[Data excerpts]
----------------------------------------
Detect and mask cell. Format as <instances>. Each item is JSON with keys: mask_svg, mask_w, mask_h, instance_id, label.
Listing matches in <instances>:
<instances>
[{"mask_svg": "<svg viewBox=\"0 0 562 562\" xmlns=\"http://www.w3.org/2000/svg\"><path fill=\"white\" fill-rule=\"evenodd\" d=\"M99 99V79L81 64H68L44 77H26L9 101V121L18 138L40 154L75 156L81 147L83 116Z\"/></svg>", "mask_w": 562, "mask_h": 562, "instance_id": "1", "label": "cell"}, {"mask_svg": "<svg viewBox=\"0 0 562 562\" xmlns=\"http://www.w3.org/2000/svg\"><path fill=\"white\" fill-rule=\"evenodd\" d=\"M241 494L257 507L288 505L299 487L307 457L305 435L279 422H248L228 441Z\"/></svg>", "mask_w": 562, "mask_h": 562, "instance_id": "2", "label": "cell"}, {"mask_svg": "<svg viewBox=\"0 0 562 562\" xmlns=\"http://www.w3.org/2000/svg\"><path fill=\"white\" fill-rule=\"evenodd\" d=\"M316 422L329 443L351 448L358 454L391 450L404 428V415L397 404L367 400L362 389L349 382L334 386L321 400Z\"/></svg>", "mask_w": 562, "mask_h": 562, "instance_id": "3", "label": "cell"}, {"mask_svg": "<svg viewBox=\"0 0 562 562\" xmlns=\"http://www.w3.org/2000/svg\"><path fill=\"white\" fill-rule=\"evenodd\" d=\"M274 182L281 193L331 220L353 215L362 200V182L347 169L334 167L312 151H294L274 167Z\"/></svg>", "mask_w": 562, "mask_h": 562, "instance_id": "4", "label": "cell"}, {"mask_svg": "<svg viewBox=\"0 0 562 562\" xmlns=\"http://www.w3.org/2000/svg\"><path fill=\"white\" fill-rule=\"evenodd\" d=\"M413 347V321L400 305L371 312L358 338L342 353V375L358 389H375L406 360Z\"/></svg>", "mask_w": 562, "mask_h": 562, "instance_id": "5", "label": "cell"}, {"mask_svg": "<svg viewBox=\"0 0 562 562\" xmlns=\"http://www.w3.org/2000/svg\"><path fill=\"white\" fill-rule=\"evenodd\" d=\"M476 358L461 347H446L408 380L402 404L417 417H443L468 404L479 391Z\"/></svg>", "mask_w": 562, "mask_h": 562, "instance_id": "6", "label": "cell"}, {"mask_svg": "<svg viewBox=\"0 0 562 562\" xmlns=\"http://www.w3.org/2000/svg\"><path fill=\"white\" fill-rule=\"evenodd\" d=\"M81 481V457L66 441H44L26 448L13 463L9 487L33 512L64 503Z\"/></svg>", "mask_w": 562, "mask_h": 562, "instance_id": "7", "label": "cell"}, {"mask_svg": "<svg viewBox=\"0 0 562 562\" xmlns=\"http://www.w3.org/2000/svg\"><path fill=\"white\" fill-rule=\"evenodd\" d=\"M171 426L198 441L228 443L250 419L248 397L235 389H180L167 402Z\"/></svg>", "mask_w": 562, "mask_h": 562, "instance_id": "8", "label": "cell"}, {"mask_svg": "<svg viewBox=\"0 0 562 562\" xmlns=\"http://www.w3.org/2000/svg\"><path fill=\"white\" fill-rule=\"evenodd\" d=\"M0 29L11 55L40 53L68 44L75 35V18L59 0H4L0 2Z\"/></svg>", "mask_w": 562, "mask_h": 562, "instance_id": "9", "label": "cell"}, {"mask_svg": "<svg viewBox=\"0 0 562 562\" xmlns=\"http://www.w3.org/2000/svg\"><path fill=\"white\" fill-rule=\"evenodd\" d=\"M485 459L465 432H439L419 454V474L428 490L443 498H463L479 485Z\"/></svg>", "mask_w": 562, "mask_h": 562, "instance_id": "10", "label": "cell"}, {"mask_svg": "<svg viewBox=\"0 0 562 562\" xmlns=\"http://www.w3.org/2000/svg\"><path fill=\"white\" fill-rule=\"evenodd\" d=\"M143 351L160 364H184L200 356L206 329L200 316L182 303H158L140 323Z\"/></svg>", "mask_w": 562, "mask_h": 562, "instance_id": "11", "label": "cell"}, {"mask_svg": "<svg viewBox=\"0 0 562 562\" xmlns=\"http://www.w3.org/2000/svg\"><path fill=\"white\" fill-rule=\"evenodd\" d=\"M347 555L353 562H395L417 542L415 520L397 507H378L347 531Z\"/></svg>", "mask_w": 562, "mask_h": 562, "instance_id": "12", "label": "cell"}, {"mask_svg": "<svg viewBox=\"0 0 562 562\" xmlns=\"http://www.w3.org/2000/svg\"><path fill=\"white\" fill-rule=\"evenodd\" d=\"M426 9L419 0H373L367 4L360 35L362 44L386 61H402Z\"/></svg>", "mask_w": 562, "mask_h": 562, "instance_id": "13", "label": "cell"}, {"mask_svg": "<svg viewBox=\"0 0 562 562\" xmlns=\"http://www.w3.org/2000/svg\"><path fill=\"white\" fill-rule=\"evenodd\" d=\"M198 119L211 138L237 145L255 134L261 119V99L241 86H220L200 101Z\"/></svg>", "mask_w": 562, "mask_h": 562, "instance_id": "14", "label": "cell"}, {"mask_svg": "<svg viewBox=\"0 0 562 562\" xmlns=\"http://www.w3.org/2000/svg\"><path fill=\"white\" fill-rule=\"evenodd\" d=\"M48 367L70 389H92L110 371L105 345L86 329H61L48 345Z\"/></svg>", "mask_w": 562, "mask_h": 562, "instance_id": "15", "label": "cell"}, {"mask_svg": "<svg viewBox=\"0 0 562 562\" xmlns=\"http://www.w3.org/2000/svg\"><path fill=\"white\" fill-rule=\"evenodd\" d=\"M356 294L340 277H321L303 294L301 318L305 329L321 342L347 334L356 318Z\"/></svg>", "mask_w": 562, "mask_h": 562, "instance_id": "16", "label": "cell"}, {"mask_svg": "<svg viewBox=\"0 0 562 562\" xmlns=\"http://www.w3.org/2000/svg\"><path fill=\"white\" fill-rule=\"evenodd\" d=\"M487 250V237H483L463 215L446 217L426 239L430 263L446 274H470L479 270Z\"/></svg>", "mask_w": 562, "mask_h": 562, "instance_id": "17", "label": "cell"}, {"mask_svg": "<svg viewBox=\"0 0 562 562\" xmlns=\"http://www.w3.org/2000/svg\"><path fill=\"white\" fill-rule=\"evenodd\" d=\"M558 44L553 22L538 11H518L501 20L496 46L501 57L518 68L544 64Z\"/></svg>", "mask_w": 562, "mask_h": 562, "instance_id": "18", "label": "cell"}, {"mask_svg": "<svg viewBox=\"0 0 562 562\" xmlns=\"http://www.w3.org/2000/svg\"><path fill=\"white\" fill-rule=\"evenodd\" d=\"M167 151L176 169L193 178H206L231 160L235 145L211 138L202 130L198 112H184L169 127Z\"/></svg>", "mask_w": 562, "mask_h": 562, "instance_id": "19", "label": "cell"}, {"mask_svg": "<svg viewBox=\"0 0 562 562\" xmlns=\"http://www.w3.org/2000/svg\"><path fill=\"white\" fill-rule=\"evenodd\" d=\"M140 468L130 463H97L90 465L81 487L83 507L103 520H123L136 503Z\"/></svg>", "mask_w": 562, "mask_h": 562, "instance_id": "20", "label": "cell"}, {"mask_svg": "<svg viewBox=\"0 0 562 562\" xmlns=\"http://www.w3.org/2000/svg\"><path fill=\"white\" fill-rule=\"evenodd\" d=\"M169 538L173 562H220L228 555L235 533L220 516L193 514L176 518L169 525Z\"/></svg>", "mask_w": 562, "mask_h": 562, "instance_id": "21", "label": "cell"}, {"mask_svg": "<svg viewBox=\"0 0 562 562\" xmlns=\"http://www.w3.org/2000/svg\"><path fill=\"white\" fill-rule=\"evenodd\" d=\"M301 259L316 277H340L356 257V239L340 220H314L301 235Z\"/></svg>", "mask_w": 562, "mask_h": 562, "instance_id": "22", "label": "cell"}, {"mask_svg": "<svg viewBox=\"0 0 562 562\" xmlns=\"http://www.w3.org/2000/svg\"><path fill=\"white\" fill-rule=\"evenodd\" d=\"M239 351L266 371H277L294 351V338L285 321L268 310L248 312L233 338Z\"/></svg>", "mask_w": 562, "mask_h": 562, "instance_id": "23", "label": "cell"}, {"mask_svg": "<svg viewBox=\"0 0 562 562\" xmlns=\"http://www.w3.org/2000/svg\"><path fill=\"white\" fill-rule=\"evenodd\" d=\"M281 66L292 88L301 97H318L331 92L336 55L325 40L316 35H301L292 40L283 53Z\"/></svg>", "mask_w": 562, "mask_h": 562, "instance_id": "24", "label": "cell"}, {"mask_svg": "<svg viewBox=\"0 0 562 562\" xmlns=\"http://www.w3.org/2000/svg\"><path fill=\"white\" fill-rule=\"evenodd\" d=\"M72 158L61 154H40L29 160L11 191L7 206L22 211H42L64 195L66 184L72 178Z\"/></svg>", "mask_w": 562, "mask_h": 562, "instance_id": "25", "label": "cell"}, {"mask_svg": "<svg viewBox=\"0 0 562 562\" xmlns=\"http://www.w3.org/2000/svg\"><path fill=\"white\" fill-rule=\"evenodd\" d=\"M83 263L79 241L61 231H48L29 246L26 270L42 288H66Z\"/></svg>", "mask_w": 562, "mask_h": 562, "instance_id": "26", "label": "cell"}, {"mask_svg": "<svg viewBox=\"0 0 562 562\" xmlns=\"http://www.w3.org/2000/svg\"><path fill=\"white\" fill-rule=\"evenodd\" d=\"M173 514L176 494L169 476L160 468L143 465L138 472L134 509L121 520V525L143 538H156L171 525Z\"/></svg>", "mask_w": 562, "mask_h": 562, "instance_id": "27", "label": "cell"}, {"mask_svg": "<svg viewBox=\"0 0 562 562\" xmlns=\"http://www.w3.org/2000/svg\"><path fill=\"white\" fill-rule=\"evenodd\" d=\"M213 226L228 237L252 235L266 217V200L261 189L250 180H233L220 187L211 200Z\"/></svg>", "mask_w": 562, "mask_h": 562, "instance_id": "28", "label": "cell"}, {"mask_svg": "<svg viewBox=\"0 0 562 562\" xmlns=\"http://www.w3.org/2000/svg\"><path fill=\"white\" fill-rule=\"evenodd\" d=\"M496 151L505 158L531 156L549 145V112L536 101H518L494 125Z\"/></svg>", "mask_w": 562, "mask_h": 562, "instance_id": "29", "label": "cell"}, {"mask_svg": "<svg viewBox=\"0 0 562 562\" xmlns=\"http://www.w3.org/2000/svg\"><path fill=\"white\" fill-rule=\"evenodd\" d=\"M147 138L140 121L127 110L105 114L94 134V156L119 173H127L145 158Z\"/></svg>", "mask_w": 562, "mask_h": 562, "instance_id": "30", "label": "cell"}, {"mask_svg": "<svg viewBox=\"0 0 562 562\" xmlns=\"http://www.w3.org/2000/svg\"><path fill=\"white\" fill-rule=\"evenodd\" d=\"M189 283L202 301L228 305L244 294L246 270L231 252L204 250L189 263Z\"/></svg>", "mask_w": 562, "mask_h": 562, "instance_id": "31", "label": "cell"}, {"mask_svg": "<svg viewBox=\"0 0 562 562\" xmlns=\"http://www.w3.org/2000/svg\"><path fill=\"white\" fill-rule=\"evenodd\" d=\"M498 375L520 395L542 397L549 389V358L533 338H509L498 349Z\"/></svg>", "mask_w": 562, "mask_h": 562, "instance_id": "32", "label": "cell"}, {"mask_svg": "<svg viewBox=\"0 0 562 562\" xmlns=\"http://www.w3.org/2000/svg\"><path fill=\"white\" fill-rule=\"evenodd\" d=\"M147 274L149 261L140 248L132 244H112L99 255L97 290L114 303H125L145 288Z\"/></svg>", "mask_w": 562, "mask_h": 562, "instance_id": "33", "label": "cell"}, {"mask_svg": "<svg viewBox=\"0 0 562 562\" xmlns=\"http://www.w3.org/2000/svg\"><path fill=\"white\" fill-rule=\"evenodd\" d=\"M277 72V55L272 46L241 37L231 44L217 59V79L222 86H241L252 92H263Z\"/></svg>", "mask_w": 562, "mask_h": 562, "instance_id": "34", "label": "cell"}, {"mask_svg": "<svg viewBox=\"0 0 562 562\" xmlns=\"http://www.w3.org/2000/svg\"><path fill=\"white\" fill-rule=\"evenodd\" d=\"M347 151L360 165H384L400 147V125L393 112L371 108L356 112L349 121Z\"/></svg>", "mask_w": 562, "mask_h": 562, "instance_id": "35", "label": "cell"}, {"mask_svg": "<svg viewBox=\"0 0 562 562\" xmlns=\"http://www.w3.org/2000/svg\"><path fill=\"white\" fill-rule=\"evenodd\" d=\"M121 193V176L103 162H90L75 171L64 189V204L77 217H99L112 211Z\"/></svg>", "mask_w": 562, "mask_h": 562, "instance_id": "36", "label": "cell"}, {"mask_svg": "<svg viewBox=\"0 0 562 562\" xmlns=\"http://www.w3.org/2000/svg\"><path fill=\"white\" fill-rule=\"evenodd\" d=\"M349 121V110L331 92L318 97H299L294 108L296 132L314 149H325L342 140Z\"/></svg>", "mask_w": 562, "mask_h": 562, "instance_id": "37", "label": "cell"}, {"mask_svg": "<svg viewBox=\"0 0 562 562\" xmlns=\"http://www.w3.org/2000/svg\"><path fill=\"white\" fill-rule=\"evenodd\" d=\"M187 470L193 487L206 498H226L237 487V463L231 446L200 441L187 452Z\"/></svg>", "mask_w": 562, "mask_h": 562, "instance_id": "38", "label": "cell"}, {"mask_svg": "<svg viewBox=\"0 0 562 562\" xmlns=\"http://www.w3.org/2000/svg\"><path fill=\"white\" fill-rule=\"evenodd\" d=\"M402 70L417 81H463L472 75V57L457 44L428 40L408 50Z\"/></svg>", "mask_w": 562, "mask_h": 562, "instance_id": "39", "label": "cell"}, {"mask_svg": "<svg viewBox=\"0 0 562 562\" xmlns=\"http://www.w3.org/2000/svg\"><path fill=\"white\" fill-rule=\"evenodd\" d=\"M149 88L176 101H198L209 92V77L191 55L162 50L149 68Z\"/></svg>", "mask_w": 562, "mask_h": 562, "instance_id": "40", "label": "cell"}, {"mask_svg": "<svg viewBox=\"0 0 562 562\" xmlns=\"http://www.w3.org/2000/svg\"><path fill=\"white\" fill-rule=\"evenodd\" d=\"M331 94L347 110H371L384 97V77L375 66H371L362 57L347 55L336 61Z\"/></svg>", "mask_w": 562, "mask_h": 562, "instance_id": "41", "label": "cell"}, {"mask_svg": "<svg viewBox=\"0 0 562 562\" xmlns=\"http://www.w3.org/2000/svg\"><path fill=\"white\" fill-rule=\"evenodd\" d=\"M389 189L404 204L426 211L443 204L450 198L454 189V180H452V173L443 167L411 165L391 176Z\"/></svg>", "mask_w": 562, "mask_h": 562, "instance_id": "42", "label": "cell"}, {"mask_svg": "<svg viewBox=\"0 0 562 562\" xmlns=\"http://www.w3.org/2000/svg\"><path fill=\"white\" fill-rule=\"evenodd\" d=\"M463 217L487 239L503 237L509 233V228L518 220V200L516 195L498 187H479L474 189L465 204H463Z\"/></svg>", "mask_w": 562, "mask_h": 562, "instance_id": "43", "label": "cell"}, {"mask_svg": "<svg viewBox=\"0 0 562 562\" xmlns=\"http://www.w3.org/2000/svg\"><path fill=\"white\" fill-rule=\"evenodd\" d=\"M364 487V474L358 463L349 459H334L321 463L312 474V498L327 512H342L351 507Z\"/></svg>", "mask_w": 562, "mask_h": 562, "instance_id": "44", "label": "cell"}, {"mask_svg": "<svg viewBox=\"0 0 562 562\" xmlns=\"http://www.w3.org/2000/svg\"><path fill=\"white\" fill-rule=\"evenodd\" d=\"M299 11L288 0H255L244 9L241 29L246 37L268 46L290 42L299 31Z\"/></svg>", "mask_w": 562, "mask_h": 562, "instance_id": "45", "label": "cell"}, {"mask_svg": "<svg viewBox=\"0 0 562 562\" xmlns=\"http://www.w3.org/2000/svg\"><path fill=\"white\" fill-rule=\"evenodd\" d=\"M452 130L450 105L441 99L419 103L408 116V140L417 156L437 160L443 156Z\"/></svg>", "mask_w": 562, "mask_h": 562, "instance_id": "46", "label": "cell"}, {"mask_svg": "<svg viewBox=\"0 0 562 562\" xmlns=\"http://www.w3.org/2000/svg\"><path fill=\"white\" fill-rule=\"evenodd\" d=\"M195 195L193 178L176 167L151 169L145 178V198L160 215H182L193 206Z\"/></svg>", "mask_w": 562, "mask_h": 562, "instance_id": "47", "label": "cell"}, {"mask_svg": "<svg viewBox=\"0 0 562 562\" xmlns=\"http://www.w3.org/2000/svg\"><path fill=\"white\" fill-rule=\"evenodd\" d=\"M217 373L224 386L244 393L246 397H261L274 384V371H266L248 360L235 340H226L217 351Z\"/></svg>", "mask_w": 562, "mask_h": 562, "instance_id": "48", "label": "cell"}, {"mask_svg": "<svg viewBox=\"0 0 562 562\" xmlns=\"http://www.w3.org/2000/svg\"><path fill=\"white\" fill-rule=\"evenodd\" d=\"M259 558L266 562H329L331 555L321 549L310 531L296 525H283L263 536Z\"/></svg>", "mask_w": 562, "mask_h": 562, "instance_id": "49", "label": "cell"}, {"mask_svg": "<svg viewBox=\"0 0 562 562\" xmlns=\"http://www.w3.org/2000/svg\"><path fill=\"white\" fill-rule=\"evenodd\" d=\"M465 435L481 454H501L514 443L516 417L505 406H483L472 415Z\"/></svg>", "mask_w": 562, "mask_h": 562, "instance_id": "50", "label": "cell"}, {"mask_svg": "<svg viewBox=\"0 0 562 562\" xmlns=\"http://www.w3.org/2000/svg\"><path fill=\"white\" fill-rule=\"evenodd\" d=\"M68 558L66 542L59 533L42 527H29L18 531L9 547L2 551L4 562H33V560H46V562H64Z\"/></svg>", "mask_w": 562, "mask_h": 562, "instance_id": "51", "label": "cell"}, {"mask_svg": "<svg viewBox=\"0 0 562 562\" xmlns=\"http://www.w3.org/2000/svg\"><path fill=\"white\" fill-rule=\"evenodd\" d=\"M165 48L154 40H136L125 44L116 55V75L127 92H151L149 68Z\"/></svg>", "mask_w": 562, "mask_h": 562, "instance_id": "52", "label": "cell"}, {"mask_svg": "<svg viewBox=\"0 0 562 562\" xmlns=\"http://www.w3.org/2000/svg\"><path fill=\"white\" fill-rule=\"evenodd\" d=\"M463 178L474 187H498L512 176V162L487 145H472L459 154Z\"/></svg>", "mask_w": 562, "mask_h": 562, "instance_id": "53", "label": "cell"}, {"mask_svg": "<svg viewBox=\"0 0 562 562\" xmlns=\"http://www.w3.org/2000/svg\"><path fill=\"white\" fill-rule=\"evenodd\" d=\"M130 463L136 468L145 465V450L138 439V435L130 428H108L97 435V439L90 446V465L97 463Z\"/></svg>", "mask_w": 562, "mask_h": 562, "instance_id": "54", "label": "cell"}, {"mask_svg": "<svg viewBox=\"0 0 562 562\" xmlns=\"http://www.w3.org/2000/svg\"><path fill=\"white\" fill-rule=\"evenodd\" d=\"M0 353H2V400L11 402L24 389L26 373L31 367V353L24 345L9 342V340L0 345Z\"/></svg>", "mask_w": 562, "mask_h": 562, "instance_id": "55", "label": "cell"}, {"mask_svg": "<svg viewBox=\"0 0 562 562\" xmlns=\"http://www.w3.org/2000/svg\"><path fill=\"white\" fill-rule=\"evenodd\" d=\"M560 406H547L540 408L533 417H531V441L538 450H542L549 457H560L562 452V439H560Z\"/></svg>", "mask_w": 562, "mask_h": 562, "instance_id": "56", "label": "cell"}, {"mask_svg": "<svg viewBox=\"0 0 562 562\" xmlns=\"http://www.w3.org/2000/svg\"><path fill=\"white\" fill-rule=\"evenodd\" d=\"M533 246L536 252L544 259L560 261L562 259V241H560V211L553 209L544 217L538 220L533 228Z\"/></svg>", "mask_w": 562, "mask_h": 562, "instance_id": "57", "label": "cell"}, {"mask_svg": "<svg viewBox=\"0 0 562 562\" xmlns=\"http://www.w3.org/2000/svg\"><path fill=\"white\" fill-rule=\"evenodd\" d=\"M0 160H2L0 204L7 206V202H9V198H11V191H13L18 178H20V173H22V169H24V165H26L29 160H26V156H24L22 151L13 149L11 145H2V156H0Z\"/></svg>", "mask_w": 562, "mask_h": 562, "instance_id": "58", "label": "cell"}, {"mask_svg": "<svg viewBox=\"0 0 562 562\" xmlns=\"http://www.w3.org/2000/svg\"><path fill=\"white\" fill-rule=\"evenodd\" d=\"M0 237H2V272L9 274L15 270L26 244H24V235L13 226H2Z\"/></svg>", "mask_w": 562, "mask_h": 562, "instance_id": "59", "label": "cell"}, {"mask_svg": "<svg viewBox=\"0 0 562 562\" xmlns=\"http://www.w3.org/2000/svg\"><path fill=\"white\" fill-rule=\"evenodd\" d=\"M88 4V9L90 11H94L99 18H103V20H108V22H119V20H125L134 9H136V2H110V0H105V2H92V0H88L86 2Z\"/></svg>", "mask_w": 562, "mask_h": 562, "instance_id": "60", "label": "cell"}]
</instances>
----------------------------------------
*Aim*: Report every line of the data above that contains the string "instances".

*Exercise output*:
Detect and mask cell. Format as <instances>. Each item is JSON with keys: mask_svg, mask_w, mask_h, instance_id, label.
Listing matches in <instances>:
<instances>
</instances>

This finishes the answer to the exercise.